WRITTEN INSTRUCTION 1 = Translate this sentence from the forum post into Spanish, please: "Probably should not start the pinger if keep alive is 0."

PAGE TEXT =
>> START

I believe that these are all issues with the existing library (but see comments below) as opposed to being something introduced in the fork (so probably best to raising separate issues to track). I'm keen to land the fork before adding too many further changes (as adding persistence is a huge change).

* if keepalive isn't set pinger will panic

Bug in current code (and also here). Probably should not start the pinger if keep alive is 0.

* if brokerUrl isn't set the client will just hang

This would refer to autopaho - and yes it does (in existing version). I guess we could check the length in NewConnection and return an error.

* keep alive is a uint16 type - this prevents long keep alive. Our prod server side service keep alive is 10 minutes on the consumption service as it lives along side the broker cluster and we noticed that in qos 0 we had contention with the keep alive and consuming messages coming in. Using the lib device side in the case of metered connections on NB-IoT, the devices cannot broadcast on the network more than once per a certain number of hours and we like to keep the connection open for long periods of time if possible as the ssl handshake can be larger than payload for simple stuff.

>> END

Data items =
>> START

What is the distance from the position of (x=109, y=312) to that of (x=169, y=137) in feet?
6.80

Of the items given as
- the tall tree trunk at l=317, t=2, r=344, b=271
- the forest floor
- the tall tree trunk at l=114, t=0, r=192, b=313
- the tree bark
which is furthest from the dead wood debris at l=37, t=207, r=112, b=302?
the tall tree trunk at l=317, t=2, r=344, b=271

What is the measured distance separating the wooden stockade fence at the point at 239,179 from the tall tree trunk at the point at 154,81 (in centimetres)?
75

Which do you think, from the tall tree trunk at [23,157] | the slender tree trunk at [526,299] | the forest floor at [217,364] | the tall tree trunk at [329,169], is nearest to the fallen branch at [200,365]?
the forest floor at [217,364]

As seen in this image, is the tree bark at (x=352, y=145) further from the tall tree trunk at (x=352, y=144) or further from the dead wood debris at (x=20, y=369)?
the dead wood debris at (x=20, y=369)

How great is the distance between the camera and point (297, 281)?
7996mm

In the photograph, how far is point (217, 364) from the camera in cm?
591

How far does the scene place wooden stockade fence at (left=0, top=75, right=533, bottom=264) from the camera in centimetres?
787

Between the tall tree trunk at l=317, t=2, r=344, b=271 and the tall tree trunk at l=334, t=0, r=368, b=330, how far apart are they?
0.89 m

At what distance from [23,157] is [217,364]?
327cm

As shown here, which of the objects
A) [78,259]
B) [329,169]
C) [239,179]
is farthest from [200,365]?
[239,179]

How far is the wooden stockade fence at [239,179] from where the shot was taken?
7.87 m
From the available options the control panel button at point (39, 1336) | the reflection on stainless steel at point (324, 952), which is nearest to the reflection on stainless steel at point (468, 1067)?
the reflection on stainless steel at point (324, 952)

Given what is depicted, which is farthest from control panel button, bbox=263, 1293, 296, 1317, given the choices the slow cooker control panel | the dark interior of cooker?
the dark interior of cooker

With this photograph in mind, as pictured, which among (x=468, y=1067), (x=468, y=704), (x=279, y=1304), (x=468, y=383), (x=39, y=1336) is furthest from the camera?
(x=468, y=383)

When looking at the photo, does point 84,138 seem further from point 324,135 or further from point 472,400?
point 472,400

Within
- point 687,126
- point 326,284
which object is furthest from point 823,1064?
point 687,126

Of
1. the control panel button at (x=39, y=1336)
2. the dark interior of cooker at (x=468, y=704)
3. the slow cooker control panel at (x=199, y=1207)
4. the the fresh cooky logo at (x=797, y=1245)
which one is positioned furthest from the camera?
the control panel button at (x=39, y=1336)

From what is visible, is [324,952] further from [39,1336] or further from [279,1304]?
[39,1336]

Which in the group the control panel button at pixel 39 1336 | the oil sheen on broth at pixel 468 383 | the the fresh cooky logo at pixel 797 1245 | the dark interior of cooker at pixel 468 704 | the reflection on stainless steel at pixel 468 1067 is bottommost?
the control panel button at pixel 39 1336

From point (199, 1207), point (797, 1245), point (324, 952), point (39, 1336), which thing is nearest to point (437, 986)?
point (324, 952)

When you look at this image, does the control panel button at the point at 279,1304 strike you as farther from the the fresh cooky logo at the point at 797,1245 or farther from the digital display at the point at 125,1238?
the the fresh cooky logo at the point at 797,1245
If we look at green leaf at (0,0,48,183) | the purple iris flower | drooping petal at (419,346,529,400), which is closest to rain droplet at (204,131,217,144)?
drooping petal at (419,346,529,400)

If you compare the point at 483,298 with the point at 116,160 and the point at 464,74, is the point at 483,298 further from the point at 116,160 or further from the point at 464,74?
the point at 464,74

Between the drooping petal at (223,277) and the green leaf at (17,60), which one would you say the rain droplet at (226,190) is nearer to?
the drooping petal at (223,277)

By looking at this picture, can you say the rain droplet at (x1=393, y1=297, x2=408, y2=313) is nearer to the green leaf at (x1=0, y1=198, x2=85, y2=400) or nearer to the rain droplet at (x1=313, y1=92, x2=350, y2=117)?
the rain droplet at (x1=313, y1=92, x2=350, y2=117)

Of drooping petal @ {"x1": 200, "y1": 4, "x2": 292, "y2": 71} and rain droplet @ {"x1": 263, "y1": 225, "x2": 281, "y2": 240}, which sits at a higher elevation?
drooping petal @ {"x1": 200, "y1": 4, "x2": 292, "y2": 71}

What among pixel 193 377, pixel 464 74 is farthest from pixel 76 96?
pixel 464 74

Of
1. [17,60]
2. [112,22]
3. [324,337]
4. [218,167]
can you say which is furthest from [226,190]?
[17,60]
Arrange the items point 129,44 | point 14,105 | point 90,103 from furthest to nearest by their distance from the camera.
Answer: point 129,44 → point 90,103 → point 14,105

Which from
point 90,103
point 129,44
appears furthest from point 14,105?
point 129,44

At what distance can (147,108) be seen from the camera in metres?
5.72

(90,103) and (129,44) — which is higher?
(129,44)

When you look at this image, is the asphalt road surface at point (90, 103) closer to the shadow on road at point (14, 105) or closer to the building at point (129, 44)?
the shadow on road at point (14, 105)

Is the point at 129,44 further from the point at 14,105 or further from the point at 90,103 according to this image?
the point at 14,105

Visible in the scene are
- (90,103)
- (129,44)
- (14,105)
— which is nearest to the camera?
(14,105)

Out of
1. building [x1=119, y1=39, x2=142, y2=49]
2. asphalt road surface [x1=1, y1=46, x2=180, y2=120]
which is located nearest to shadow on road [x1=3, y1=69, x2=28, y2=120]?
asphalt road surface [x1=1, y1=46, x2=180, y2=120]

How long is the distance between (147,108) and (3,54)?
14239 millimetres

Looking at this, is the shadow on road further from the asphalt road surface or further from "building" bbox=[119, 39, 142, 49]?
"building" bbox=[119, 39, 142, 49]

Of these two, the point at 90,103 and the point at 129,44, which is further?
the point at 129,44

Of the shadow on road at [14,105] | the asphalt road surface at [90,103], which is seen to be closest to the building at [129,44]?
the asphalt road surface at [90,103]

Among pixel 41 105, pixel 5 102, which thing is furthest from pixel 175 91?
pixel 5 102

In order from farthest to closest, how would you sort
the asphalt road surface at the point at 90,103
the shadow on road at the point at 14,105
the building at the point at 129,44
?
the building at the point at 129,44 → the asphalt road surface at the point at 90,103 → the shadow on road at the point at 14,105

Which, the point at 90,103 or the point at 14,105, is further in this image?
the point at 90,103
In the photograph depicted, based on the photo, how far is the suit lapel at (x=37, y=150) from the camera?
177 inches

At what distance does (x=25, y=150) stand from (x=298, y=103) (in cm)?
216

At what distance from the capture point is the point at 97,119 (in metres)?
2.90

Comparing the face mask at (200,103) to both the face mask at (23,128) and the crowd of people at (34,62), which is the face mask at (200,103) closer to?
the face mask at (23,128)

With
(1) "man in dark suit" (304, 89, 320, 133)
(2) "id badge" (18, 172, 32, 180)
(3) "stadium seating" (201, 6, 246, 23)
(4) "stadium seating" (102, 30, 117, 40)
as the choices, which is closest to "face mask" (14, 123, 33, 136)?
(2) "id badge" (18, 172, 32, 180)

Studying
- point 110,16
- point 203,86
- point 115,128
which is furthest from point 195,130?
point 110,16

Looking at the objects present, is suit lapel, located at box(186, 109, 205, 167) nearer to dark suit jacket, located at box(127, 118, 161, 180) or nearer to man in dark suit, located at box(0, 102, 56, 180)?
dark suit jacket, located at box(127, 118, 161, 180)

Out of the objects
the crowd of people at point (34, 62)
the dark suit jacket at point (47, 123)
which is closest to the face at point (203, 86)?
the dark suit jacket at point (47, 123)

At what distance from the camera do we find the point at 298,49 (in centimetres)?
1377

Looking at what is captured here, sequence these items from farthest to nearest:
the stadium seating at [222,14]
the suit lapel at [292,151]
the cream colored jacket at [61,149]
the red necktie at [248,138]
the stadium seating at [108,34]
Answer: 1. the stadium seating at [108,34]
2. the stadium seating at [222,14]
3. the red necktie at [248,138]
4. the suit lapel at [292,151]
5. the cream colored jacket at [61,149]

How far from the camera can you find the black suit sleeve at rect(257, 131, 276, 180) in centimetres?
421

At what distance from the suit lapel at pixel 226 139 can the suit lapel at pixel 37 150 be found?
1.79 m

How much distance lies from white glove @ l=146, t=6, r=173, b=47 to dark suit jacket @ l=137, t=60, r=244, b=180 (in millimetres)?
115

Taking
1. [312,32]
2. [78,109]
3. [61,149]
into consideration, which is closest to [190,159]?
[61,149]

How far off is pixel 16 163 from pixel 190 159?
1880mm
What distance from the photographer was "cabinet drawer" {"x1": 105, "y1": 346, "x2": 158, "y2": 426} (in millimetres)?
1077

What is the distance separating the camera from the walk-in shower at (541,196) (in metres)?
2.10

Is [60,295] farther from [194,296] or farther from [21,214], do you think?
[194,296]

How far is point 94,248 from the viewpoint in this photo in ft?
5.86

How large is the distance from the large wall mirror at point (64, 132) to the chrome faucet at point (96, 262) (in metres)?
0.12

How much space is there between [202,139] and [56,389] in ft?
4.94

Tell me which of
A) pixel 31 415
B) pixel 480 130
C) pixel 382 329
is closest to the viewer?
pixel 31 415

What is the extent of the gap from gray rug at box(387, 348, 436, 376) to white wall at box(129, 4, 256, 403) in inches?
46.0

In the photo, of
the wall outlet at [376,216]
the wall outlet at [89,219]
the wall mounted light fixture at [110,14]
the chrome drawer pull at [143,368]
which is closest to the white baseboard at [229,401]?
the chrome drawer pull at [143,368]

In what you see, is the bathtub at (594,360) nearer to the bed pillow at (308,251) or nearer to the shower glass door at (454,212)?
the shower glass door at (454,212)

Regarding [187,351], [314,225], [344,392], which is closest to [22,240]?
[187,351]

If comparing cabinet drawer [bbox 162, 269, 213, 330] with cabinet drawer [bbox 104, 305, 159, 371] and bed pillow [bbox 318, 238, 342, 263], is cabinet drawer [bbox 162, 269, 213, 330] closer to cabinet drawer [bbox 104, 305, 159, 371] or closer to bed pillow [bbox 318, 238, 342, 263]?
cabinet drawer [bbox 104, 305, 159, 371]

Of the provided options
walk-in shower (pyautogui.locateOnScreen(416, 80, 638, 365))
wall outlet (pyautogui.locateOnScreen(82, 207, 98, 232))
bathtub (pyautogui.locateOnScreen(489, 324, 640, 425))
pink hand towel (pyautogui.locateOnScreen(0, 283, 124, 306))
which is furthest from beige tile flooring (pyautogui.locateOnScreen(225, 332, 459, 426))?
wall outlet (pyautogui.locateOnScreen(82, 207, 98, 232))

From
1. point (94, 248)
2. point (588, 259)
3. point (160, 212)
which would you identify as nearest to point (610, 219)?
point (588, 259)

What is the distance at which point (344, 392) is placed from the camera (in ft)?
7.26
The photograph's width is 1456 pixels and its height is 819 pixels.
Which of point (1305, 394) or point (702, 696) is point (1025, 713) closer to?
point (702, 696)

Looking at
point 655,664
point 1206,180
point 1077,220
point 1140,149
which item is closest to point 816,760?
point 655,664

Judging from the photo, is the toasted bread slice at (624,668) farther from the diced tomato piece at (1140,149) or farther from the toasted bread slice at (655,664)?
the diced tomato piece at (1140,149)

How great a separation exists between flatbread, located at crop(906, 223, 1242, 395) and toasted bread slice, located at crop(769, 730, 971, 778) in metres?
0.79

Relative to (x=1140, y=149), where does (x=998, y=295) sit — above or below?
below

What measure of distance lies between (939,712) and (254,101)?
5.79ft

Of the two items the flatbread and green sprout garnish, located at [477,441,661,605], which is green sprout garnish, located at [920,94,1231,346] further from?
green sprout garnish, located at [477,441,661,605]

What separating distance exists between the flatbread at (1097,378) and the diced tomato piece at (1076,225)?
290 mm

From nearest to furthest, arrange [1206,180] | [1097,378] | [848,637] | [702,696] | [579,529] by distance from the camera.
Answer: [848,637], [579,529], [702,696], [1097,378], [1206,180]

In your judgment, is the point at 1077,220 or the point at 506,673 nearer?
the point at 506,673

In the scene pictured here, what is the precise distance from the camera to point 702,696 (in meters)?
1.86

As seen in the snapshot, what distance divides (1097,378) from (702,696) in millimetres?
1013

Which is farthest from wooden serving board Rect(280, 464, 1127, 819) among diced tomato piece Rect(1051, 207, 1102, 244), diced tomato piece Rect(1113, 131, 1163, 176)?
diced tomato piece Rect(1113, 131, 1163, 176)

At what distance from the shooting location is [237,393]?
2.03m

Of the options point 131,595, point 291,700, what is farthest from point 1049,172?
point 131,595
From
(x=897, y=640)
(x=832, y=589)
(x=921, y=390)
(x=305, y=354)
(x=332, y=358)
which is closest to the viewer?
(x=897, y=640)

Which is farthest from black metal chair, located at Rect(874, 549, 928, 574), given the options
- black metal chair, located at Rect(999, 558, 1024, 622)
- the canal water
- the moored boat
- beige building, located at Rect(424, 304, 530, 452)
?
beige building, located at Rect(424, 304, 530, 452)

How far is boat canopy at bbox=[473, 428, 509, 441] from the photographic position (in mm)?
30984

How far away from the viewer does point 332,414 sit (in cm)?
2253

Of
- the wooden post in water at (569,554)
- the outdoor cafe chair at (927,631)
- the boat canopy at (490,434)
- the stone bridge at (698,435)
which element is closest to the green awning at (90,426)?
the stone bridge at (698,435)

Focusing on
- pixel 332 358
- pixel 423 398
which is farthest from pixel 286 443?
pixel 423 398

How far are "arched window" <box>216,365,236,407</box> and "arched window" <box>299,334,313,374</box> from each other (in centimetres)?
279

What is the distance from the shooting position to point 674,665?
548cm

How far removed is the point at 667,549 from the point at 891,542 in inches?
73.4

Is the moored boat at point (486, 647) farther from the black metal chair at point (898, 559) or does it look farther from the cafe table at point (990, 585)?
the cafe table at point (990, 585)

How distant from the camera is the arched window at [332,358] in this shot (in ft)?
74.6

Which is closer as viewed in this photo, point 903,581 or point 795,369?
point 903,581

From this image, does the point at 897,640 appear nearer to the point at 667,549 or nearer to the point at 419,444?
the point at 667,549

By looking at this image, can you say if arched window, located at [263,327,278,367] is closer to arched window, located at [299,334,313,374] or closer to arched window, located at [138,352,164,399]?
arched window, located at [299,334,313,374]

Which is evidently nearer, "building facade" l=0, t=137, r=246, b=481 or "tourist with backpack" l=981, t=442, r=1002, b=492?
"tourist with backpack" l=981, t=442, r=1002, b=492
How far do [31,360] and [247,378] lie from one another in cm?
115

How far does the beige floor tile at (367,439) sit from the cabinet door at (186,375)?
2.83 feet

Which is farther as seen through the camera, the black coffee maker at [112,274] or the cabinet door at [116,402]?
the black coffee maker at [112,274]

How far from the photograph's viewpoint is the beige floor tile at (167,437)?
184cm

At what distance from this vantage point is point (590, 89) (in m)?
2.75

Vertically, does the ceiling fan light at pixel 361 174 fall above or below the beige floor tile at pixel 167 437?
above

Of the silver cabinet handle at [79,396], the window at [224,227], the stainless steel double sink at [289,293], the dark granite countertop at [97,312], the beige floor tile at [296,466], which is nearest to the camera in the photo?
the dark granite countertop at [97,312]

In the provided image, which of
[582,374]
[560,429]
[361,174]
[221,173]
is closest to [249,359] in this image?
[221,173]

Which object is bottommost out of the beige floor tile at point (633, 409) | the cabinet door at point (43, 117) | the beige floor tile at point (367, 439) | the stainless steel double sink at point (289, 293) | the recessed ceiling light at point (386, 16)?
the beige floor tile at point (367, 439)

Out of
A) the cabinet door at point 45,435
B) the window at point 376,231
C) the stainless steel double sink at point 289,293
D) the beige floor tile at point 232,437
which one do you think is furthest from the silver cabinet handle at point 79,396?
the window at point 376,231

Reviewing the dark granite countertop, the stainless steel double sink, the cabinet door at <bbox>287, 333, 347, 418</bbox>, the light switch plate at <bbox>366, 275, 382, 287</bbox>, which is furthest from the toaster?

>> END

WRITTEN INSTRUCTION 2 = Count the lines in the records above that contain the string "canopy", treating uppercase and lowercase as different, and give only the number.

CORRECT OUTPUT 1 = Probablemente no se debería iniciar el pinger si keep alive es 0.

CORRECT OUTPUT 2 = 2